# User Guide-New

### Overall Process

For a simulation, you will experience following 6 steps:

1.Data Input

2.Configure simulation parameters

3.Add portfolio-optimization algorithms

4.Configure estimation methods, parameters and constraints for each algorithm

5.Configure diversification method and corresponding parameters

6.Run simulations and view outputs

Please Note：If you select multiple parameters for Simulation and Algorithms, we will provide you with a combination of all these parameters. For example, if you select 3 parameters for Simulation and 2 Portfolio-optimization Algorithms, we will provide you with a group of 6(3×2) models. You can choose to run any one or more of them.

### 1. Data Input

You can either upload your own data or load from our database.

To upload your own data, check if the data format is valid:

- The filename extension should be (.csv) or (.txt) with <,> as separator.
- The first row should be names of assets.
- The first column should be a date sequence.
- Each cell represents the price of an asset at a certain date.

For instance, the sample data looks like below:

To upload your own data, you may:

2.Choose a file then click “Upload CSV File”;

We temporarily save uploaded data files at archive.

Before next login, you don’t need to upload your data again.

=====

*Exercise details*
Reproduce the portion of the user guide above from "Please Note：If you" to "a certain date.", keeping every word and punctuation mark unchanged.

*Information provided*
=====

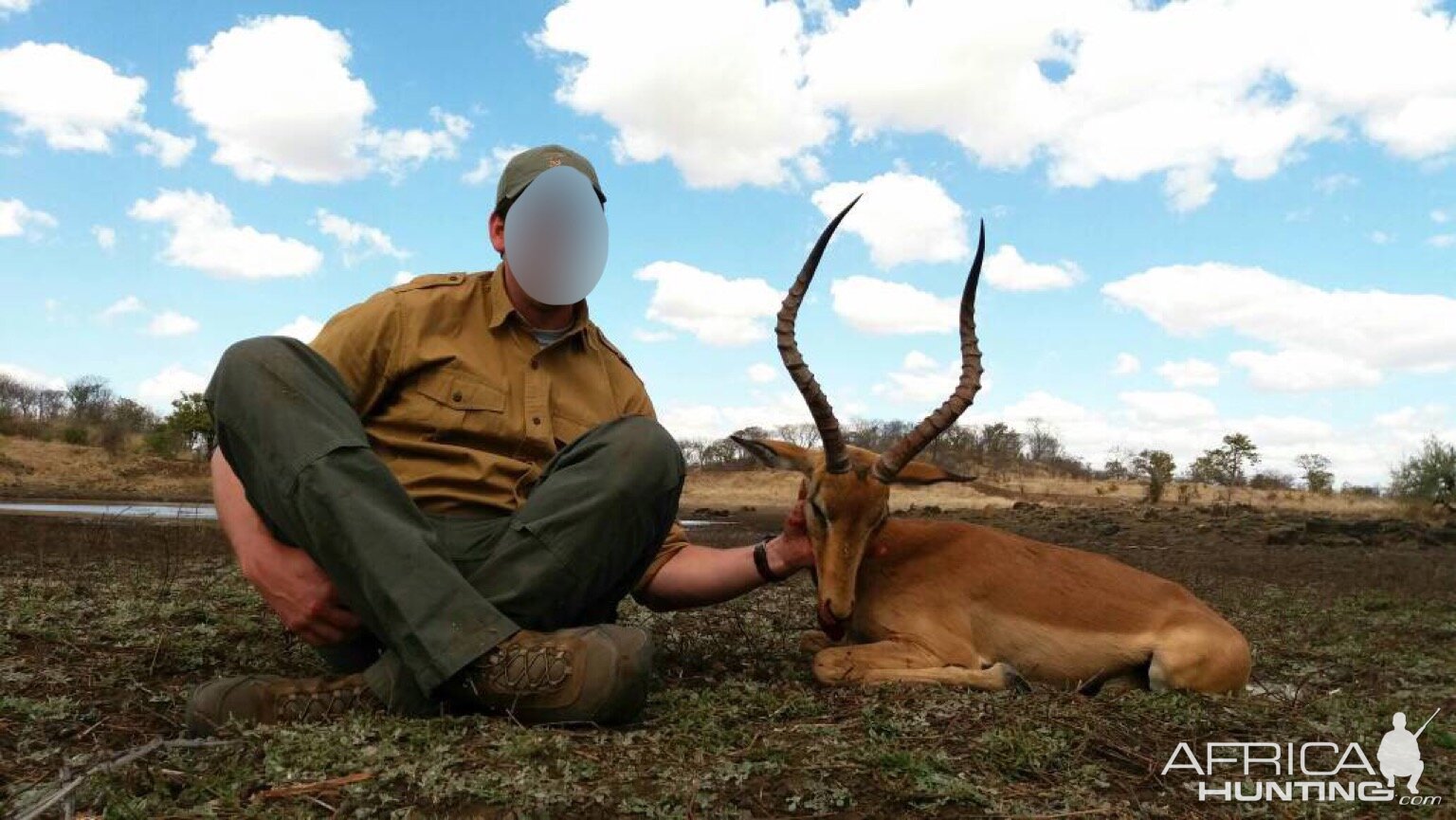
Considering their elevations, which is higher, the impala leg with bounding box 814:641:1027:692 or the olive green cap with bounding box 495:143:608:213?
the olive green cap with bounding box 495:143:608:213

=====

*Task result*
Please Note：If you select multiple parameters for Simulation and Algorithms, we will provide you with a combination of all these parameters. For example, if you select 3 parameters for Simulation and 2 Portfolio-optimization Algorithms, we will provide you with a group of 6(3×2) models. You can choose to run any one or more of them.

### 1. Data Input

You can either upload your own data or load from our database.

To upload your own data, check if the data format is valid:

- The filename extension should be (.csv) or (.txt) with <,> as separator.
- The first row should be names of assets.
- The first column should be a date sequence.
- Each cell represents the price of an asset at a certain date.